A web proxy is a service that sits between the client and the website and forwards all requests and responses between them. This includes files uploaded to a website.
A proxy with the intent to inspect or modify traffic is called an intercepting proxy. ZAP and Burp are examples of intercepting proxies. You can try one of them to show your file upload.
A proxy is typically only used if it is configured in the browser. It is sometimes possible to use a transparent proxy, where no client configuration is needed.

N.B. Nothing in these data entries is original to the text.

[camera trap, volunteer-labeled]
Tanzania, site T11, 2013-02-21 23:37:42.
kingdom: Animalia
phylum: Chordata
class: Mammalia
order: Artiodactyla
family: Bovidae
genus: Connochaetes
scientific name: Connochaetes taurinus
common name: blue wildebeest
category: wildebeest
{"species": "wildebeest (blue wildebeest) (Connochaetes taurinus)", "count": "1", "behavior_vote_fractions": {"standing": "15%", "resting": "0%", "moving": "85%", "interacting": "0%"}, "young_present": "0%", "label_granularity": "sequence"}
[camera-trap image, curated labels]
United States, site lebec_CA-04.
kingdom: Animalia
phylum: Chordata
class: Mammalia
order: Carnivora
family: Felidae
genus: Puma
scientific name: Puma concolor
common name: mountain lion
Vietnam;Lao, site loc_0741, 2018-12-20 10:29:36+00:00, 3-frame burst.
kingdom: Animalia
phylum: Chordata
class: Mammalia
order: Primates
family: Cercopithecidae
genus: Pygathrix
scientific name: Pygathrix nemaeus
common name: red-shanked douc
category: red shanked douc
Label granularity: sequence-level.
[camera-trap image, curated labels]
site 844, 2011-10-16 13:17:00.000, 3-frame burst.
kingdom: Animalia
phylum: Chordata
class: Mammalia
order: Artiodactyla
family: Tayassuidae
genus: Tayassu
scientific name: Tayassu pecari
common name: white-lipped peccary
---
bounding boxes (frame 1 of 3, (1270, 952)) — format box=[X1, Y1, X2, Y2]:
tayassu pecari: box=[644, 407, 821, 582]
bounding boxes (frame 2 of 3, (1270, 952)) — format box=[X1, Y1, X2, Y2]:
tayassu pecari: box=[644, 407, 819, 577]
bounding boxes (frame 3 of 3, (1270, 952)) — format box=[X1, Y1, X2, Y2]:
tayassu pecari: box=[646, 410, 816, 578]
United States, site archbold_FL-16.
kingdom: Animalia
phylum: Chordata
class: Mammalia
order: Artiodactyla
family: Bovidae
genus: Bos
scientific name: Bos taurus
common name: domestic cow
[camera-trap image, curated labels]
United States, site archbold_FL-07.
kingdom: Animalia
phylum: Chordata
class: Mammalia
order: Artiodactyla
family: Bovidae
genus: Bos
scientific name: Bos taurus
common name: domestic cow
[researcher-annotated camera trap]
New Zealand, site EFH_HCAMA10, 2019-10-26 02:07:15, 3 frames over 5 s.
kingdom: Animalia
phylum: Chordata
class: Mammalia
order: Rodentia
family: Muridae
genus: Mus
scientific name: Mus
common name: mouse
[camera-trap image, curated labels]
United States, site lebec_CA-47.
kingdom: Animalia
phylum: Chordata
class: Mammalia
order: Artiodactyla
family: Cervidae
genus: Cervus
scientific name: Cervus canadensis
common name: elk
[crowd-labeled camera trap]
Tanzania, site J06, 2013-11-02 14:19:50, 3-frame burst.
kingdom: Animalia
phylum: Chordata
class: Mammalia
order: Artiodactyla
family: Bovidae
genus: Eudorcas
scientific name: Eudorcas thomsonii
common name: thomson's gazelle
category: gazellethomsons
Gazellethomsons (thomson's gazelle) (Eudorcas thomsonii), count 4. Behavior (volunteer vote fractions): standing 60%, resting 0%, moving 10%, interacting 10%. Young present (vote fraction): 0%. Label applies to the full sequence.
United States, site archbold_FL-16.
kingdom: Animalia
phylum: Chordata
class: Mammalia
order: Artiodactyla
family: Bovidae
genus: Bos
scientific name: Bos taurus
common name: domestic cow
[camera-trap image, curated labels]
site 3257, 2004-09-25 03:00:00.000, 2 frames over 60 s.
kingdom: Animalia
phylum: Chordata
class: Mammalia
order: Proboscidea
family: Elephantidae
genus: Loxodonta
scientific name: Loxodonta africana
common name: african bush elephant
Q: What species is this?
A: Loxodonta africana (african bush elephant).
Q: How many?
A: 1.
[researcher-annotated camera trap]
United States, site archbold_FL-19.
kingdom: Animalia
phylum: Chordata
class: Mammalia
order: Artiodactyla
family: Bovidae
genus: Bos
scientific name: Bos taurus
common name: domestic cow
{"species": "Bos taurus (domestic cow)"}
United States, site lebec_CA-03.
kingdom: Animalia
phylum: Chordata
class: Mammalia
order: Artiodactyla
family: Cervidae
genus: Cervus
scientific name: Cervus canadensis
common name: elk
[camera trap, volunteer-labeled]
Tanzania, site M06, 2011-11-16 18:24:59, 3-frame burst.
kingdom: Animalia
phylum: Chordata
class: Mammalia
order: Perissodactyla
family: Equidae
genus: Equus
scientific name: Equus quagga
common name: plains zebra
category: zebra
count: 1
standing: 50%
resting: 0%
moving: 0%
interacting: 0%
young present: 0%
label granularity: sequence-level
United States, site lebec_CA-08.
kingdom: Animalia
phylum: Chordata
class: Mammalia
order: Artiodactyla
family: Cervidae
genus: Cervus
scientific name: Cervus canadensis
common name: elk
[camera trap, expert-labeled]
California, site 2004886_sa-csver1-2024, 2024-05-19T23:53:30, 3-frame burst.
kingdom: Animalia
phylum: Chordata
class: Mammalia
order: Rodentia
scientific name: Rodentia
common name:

Whether a proxy can intercept all data, including file uploads, depends on the details of the SSL connection. If the website uses plaintext HTTP instead of HTTPS, everything can be intercepted. If the website uses HTTPS, there are two options:
- The browser performs a CONNECT request to the proxy. The proxy sets up a tunnel between the client and the website and only sees encrypted traffic. This way, the proxy can not intercept any traffic, because it is encrypted.
- The browser performs a CONNECT request, but the proxy sets up separate connections to the browser and the website. Now the proxy is a man-in-the-middle attacker that decrypts and re-encrypts any data is passed through. The proxy can intercept all data.
The problem with option 2 is that the SSL connection is intercepted, so your browser will complain that it is not connected to the right host, or that the certificate is invalid.
If you would want to implement a proxy in Python, I think you would start with a TCPServer. Implement one that listens on a port, configure your browser to use that port as proxy server, and watch what request is done.
Another project which can help you is mitmproxy, an intercepting proxy written in Python.